▶ [Texte fourni]:
┌────────
Le 31 janvier, à Florence, une opération répressive contre des anarchistes, menée par la DIGOS, a amené à l’application de « mesures préventives » (misure cautelari) pour dix personnes.
Trois d’entre elles – Filomena, Carlotta e Michele – sont maintenant assignés à résidence (obligés à rester chez elles) avec toutes les mesures restrictives, alors que pour les sept autres a été ordonné un mélange de mesures restrictives (interdiction de sortir de la ville, obligation de rentrer chez eux le soir, obligation de pointer) combinées entre elles de diverses manières selon le cas. Les délits reprochés à divers titres à 35 compagnons et compagnonnes sont résistance et blessure sur un agent de la force publique, transport de matériel explosif, dégradations et tags, vol et résistance, et d’autres encore. Douze personnes sur 35 sont inculpées pour associations de malfaiteurs, avec une claire séparation entre chefs et subordonnés.
La police a aussi saisi l’occasion pour « évacuer » Villa Panico (guillemets nécessaires, vu qu’à l’intérieur ils n’ont trouvés ni personnes ni choses).
L’enquête part de 5 épisodes, tous à Florence au cours de l’année 2016 : attaque de la librairie « Il Bargello » (librairie des fachos de Casa Pound) par quelques dizaines encapuchonnés (14 janvier) ; engin explosif rudimentaire nocturne contre la même librairie (3 février) ; banquet antimilitariste en Place Sant’Ambrogio, au cours duquel plusieurs compagnons ont été enlevés de force et conduits au commissariat ; bagarre entre des compagnons et des dizaines de flics suite à un contrôle raté par une patrouille, trois compagnons (Michele, Fra, Alessio) ont été arrêtés (21 avril) ; manifestation solidaire à Oltrarno pour les arrestations des jours précédents (25 avril).
└────────
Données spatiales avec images
┌────────
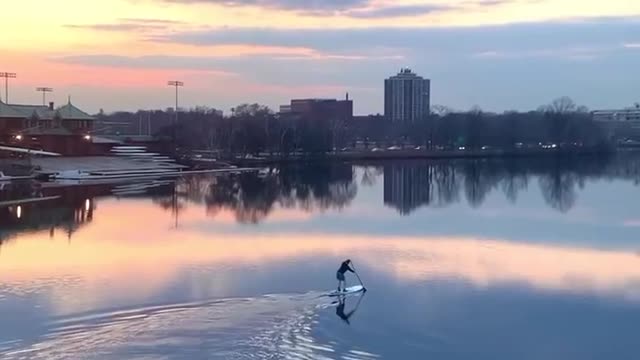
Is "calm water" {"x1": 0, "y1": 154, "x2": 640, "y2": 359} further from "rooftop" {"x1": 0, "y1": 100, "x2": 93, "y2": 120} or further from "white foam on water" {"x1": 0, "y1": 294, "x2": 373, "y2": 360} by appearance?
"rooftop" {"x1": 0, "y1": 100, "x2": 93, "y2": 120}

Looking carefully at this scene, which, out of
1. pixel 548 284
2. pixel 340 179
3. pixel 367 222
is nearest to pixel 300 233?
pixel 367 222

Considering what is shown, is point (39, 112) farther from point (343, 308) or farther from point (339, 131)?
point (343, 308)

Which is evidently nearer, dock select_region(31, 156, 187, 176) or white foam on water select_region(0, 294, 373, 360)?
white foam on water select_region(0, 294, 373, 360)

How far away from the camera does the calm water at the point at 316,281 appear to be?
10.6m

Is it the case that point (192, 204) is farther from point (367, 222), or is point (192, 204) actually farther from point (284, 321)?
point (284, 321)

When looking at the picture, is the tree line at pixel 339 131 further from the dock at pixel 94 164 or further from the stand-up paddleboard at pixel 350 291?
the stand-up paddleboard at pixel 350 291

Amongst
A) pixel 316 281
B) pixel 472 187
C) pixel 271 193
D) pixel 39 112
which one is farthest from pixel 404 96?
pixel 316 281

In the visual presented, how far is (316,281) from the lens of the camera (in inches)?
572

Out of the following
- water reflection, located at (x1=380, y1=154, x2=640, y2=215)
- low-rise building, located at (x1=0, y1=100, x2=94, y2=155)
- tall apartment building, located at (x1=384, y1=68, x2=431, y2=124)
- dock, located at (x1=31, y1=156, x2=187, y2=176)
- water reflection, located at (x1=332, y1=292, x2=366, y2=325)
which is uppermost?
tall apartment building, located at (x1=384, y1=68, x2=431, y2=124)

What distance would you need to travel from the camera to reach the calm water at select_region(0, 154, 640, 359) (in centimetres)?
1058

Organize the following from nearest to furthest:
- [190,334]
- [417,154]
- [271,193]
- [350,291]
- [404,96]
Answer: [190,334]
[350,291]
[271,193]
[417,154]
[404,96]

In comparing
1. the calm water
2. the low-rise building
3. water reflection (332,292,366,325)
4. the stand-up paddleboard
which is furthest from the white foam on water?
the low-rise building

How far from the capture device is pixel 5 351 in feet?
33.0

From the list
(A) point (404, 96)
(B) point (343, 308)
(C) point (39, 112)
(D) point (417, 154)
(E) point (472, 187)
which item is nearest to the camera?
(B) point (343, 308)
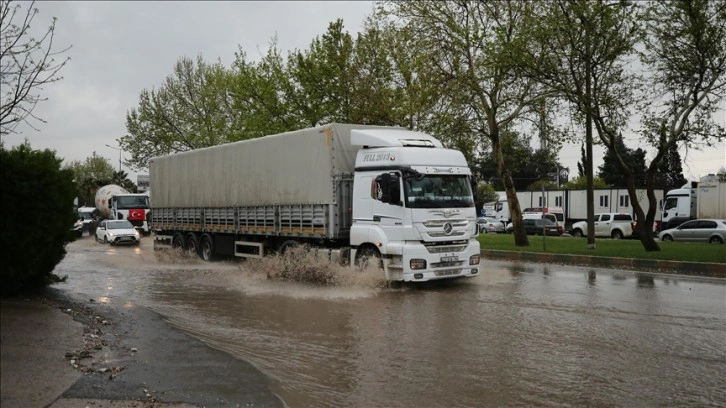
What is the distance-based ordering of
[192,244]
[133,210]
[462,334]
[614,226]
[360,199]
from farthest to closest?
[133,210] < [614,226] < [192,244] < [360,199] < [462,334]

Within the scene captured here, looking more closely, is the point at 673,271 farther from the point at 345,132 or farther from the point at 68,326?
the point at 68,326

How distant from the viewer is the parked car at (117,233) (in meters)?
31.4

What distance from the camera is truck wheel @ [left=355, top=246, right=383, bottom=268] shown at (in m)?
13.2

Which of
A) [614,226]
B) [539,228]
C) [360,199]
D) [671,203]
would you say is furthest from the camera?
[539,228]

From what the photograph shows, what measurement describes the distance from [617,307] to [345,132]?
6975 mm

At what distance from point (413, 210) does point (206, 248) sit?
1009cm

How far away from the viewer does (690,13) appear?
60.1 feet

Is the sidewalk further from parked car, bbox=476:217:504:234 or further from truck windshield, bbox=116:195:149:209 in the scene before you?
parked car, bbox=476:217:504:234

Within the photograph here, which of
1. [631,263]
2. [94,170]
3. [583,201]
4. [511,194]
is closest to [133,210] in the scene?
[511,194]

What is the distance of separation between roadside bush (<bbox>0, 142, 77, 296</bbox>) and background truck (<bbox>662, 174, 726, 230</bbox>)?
└────────
▶ [Travail à faire]:
a - D'après le texte sur l'opération de Florence, combien de personnes sont inculpées pour associations de malfaiteurs ?
b - Ces affirmations concordent-elles avec le texte sur l'opération de Florence ? Répondez par oui ou par non pour chacune, en citant les mots du texte qui tranchent.
(i) L'opération répressive a eu lieu le 31 janvier, à Florence.
(ii) À Villa Panico, la police a trouvé plusieurs personnes à l'intérieur.
(iii) L'engin explosif contre la librairie « Il Bargello » date du 14 janvier.
c - Prolongez le texte sur l'opération de Florence à partir de sa dernière phrase.
Les enregistrements n'ont aucun rôle dans ce travail.

▶ [Réponses successives]:
a - Douze personnes sur 35.

b -
(i) Oui : « Le 31 janvier, à Florence, une opération répressive contre des anarchistes ».
(ii) Non : « à l’intérieur ils n’ont trouvés ni personnes ni choses ».
(iii) Non : « engin explosif rudimentaire nocturne contre la même librairie (3 février) ».

c -
L’enquête NE porte PAS sur l’attaque du Nouvel An contre la nouvelle librairie « il Bargello » au cours de laquelle s’est blessé un artificier de la police imprudent, cependant le fait est cité dans l’enquête pour appuyer les mesures.
NE NOUS DEMANDEZ PAS DES FORMULES
À propos des arrestations du 31 janvier
« Ne nous demande pas des formules qui puissent t’ouvrir des mondes, mais quelque syllabe difforme, sèche comme une branche. Aujourd’hui nous ne pouvons que te dire ce que nous ne sommes pas, ce que nous ne voulons pas. »
Nous vivons des temps sombres, et pas seulement à Florence.
D’un côté une humanité aux trois-quarts noyés qui meurt de faim, bombardements, embargos contrôles militaires et policiers, détention et internement, travail salarié et migration forcée, racisme et frontière.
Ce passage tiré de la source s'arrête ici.